▶ [EXCERPTED RECORDS]

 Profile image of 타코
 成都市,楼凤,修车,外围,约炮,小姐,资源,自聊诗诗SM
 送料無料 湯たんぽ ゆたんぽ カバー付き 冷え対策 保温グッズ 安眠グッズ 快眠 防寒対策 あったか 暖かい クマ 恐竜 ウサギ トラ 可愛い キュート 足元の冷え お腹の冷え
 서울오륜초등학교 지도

==

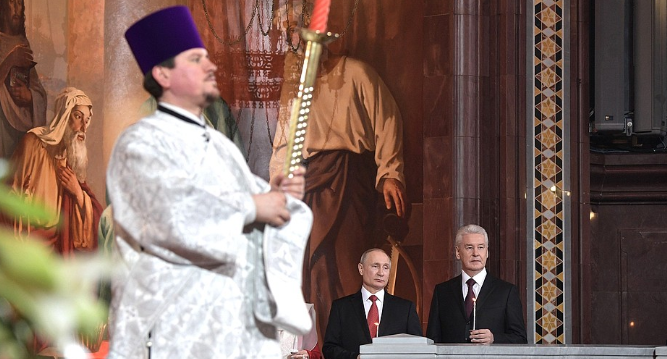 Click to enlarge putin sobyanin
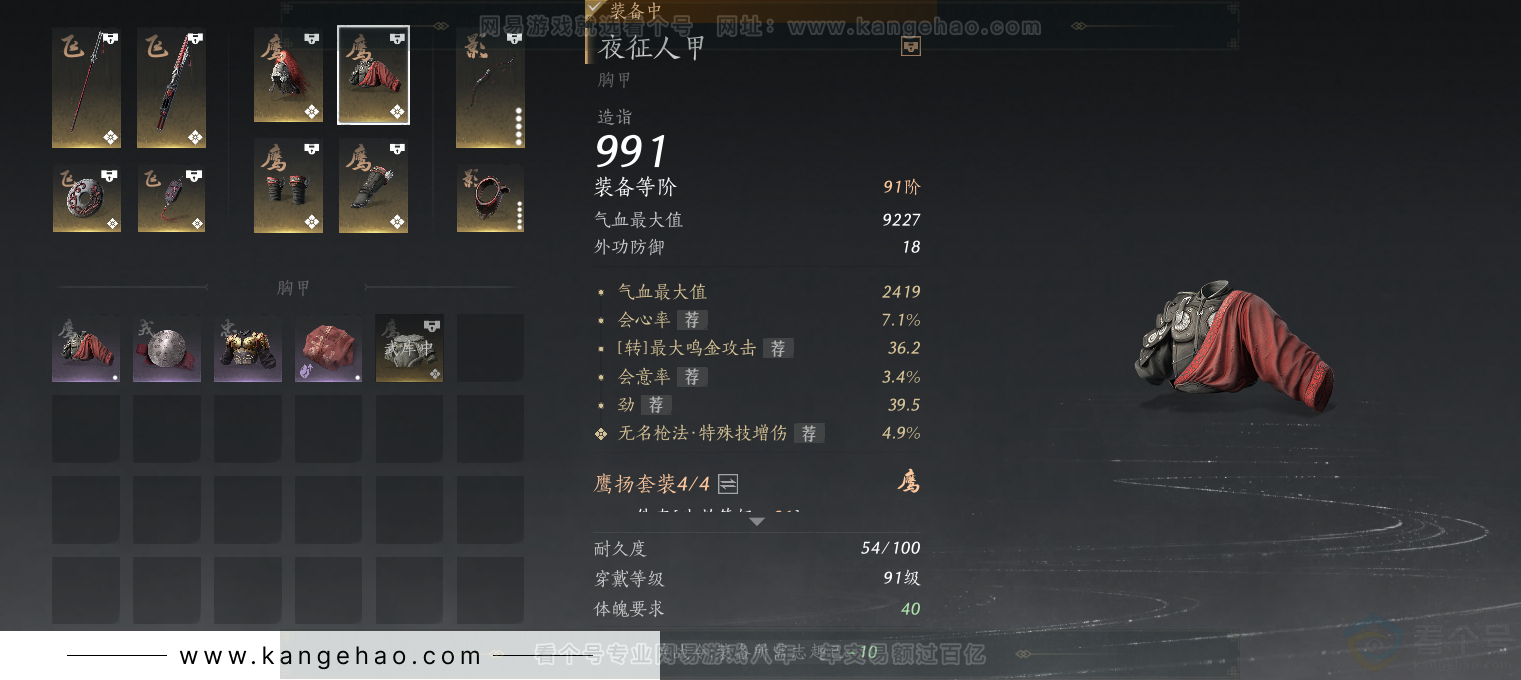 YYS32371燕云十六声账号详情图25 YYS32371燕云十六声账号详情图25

--

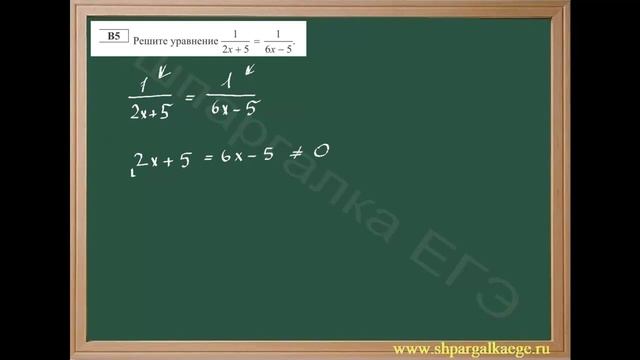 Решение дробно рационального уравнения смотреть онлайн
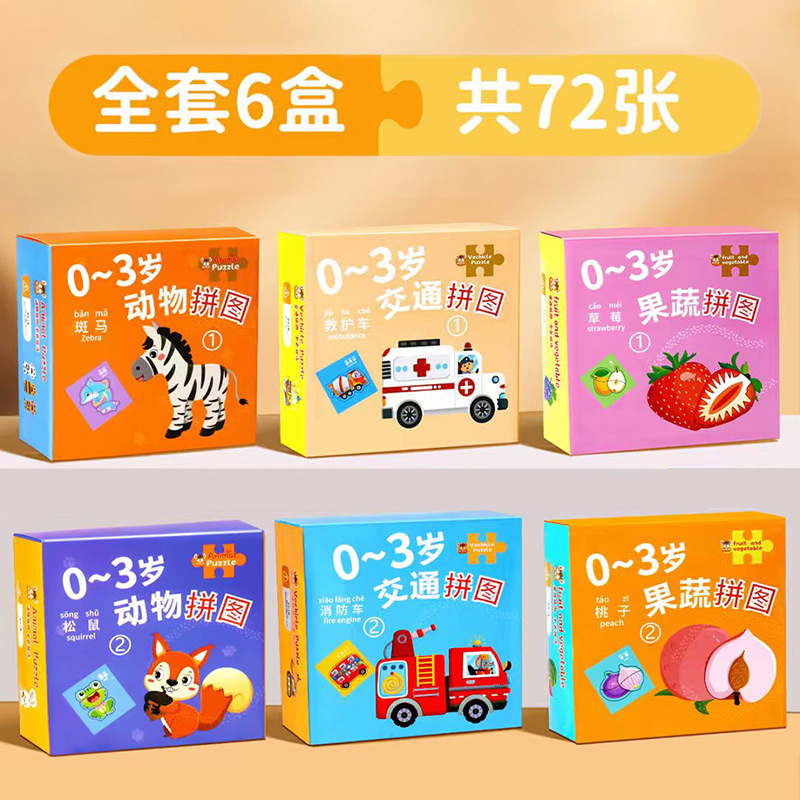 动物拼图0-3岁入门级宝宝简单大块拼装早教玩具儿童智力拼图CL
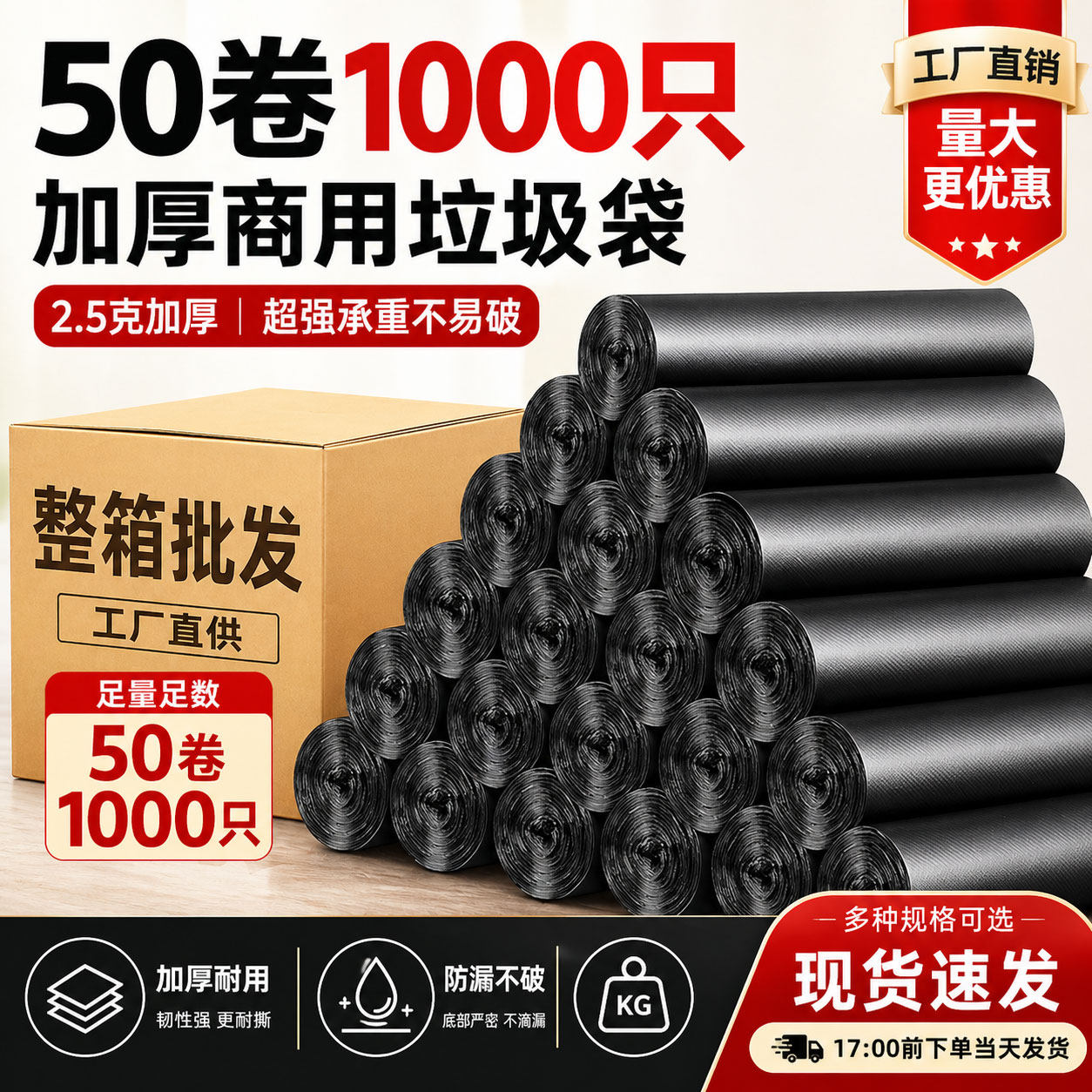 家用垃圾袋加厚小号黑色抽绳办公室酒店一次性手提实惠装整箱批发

▶ [TASK ITEM] Rewrite the items from the line with "Profile image of 타코" to the line with "서울오륜초등학교 지도", changing "Profile image" to "Avatar" and leaving everything else as it is.

▶ [SOLUTION TO THE EXERCISE]
 Avatar of 타코
 成都市,楼凤,修车,外围,约炮,小姐,资源,自聊诗诗SM
 送料無料 湯たんぽ ゆたんぽ カバー付き 冷え対策 保温グッズ 安眠グッズ 快眠 防寒対策 あったか 暖かい クマ 恐竜 ウサギ トラ 可愛い キュート 足元の冷え お腹の冷え
 서울오륜초등학교 지도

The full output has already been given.